Consider the following basic algorithm Bfs that runs for k rounds, which we then repeat to obtain success probability 2/3. The edges are independently assigned a random priority (such as a random value from \([|E|^3]\), with higher values receiving precedence). Nodes use the max of the priorities of their incident edges as their own priority. In the initial round, each node transmits its color (along with its ID) to all its neighbors, along with its priority. In each subsequent round, the algorithm transmits to each neighbor the color and priority of the two highest priority colors it received in the previous round. Effectively, the color from a highest priority node gets forwarded along a breadth-first-search tree. If at the end of round k, the algorithm has received a color (from another node) that matches its own, it outputs ‘invalid’; otherwise, it outputs ‘valid’.

In an \(\epsilon \)-edge graph, there are at least \(\epsilon m\) edges that are the first edge of a bad path. If any of those edges receives the highest priority in a round of the basic algorithm, a color conflict gets detected. So with probability at least \(\epsilon \), the basic algorithm detects an \(\epsilon \)-edge graph.

This basic algorithm is then repeated to increase the success probability to at least 2/3. It suffices to repeat it t times, where t satisfies \((1-\epsilon )^t \le 1/3\). The time complexity is then \(t \cdot k\). Setting \(t = \ln (3)/\epsilon \) achieves the desired result, yielding an \(O(k/\epsilon )\)-round algorithm.

We can simplify and adapt this algorithm for the \(\epsilon \)-conflict model: Each node picks a random priority. There are now \(\epsilon n\) improperly colored nodes, and if any of them gets selected, the coloring will be found to be invalid. The rest of the argument is the same.    \(\square \)

4.2 A Better Running Time for \(k=3\)

Theorem 2

There exists a randomized Congest algorithm running in \(O\left( \frac{1}{\epsilon \cdot \sqrt{\epsilon m}}\right) \) rounds for testing an \(\epsilon \)-middle distance-3 coloring. By extension, this also applies to the \(\epsilon \)-edge and \(\epsilon \)-disjoint measures.

Proof

Let the nodes follow the following simple algorithm Random: in the first round, each node informs its neighbors of its color and identifier, and in \(k-2\) subsequent rounds, for each link a node has, it picks uniformly at random one of the (color,ID) pair it received from its neighbors in the previous round and sends it on this link. Any node that receives the same color twice but with a different ID, and such that it received the pairs in two (not necessarily distinct) rounds i and j such that \(i+j \le k\), flags the coloring as invalid. This \((k-1)\)-rounds protocol is repeated T times. Let us analyze the probability of success of this protocol when \(k=3\).

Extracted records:
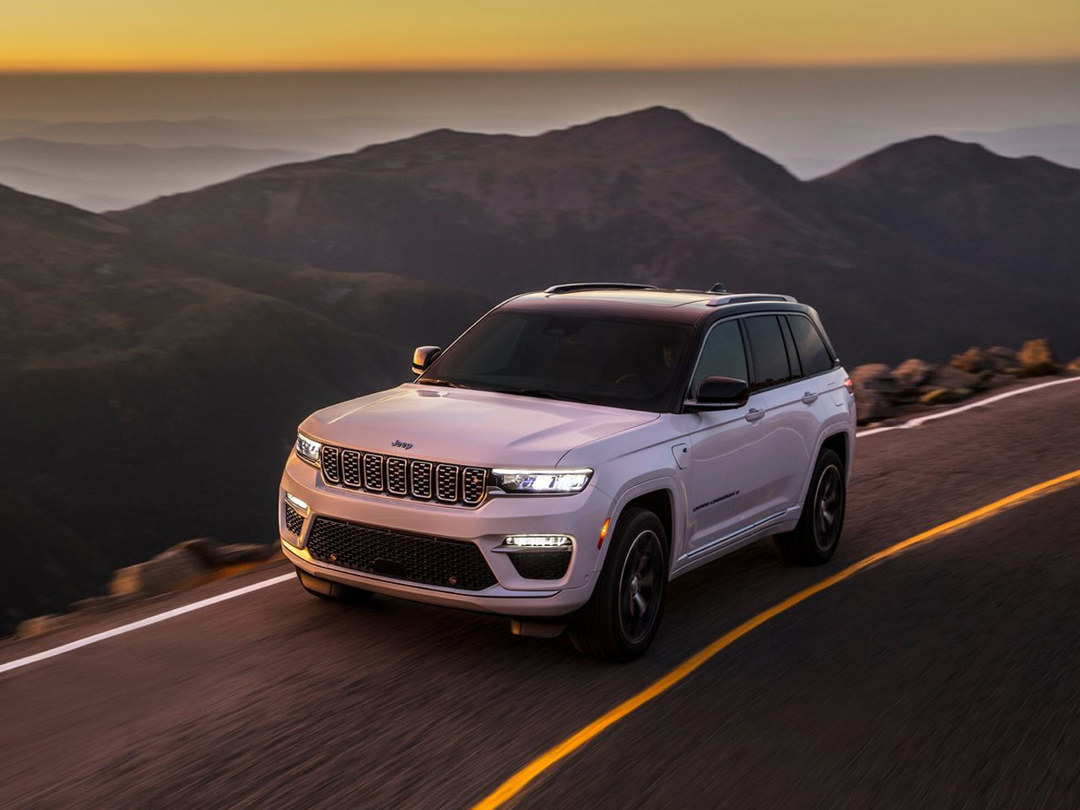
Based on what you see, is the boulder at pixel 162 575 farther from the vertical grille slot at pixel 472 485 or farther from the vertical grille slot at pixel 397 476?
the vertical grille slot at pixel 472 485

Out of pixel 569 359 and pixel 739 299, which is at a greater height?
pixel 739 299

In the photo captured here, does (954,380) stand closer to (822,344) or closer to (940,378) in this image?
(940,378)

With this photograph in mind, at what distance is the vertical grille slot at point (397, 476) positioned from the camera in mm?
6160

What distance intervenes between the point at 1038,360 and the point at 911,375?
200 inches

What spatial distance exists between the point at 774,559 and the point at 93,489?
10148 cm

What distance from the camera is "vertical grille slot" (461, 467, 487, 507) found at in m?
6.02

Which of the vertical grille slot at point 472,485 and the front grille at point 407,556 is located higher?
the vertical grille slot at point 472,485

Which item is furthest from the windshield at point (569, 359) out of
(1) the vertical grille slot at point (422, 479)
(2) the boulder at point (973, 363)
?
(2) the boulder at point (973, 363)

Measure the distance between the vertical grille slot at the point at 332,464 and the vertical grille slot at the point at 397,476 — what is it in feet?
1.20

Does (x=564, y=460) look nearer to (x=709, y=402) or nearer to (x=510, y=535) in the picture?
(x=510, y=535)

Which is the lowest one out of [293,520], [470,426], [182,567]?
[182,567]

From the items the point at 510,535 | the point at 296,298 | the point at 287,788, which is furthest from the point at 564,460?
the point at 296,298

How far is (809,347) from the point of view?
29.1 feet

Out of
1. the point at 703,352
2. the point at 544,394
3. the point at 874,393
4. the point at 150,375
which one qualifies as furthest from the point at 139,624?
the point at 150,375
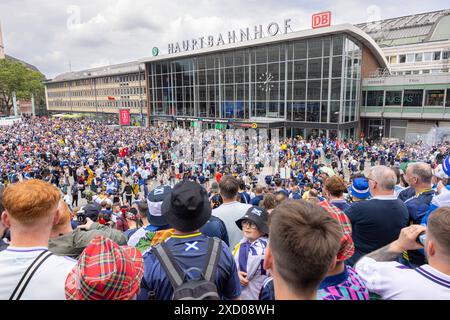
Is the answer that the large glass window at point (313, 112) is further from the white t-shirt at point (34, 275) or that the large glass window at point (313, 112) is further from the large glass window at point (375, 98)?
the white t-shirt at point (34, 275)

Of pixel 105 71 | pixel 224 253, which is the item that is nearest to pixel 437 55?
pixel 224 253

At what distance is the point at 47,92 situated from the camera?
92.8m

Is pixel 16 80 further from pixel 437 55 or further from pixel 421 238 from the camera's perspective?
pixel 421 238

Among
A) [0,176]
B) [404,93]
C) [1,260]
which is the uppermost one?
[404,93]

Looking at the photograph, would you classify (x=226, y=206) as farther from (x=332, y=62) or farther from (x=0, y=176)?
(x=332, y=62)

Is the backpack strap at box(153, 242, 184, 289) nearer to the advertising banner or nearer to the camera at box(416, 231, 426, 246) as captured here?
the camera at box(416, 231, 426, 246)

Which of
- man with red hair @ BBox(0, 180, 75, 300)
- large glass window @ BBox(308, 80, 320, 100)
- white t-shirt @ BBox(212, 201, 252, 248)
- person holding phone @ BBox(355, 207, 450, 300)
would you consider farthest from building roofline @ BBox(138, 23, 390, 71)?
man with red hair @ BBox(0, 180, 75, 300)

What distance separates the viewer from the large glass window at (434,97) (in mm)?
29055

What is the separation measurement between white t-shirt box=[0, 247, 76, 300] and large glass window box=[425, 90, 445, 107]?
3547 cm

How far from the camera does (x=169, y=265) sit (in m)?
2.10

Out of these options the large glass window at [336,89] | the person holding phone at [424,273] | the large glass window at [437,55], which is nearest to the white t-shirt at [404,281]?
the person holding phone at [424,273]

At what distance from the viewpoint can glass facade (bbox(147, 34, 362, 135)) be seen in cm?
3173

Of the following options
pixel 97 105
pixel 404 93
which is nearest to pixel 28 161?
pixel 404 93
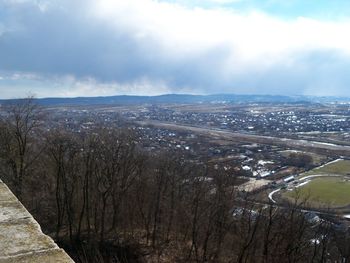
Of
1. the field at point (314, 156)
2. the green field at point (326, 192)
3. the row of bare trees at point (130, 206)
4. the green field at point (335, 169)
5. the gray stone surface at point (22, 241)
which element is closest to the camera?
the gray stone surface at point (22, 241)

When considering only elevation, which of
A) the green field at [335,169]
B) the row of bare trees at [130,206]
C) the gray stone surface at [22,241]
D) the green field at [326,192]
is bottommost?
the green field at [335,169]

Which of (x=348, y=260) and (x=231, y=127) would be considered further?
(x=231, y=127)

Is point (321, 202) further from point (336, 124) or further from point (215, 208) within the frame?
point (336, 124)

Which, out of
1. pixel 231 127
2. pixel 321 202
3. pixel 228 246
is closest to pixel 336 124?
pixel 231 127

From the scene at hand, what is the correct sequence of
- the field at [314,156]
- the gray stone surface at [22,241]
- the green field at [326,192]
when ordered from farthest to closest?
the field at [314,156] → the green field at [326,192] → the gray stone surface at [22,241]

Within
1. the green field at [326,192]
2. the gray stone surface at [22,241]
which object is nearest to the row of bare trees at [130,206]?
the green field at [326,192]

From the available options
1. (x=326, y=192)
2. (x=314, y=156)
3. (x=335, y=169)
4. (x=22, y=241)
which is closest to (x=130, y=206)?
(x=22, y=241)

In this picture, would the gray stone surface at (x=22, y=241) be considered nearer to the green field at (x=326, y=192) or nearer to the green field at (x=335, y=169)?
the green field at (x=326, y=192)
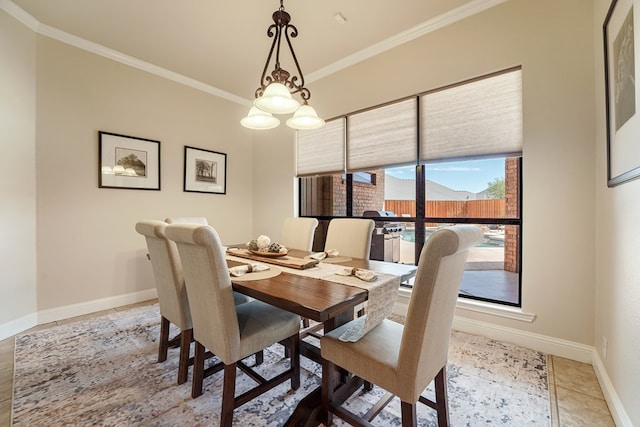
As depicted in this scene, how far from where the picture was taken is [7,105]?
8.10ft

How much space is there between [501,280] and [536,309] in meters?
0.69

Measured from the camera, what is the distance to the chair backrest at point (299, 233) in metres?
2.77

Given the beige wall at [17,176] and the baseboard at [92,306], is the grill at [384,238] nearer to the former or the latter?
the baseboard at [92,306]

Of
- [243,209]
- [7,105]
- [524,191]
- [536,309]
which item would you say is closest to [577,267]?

TASK PROMPT:
Write the next part of the passage on testing graph colorings in the Congest model, picking up right after its last sentence.

REPLY:
Let \(\sigma = 4\sqrt{m/\epsilon }\). We say that an edge uv is good if \(\min (d(u),d(v)) \le \sigma \), and bad otherwise. In an \(\epsilon \)-middle graph, there is a set \(\varPi \) of edges, each of which is on a 3-path between same-colored nodes, with \(|\varPi |\ge \epsilon m\). Observe that if auvb is a path where a and b have the same color, then this will be detected if either u forwards the ID of a to v or v forwards the ID of b to u. The probability \(\bar{p}_{P_e}\) of non-detection along a path \(P_e\) with middle edge \(e=(u,v) \in \varPi \) is therefore \((1-1/d(u))^T \cdot (1-1/d(v))^T\le e^{-T/\min (d(u),d(v))}\). We say that a path \(P_e \in \varPi \) is good if e is good. Let \(\varPi '\subseteq \varPi \) be the set of good paths. Let B be the set of nodes with degree at least \(\sigma \). There are at most \(\sqrt{\epsilon m}/2\) nodes in B, as otherwise the total number incidences on nodes in B would exceed 2m. Thus, there are at most \(\left( {\begin{array}{c}|B|\\ 2\end{array}}\right) \le \epsilon m/8\) edges with both endpoints in B. Hence, there are at least \(5\epsilon m/8\) good paths in \(\varPi '\).

The probability that none of those good paths detect a conflict in the color assignment is:

$$\begin{aligned} \prod _{P \in \varPi '} \bar{p}_P \le \exp \left( \frac{-T\cdot |\varPi '|}{\sigma }\right) \le \exp \left( -\frac{5}{32}T\cdot \epsilon ^{3/2}m^{1/2}\right) \end{aligned}$$

Therefore, running the protocol for \(T \in O(\epsilon ^{-3/2}m^{-1/2})\) is enough to solve the problem with probability at least 2/3.   \(\square \)

In particular, this protocol runs in constant time when \(\epsilon \in \varOmega (m^{-1/3})\). We give a matching lower bound later in the paper (Theorem 5). This algorithm is also able to detect \(\epsilon \)-edge and \(\epsilon \)-disjoint graphs with the same running time because of the relationships that exist between the measures, however the lower bounds we have for these measures are weaker (Theorem 3) and do not match our upper bound.

4.3 Lower Bounds for \(k \ge 3\)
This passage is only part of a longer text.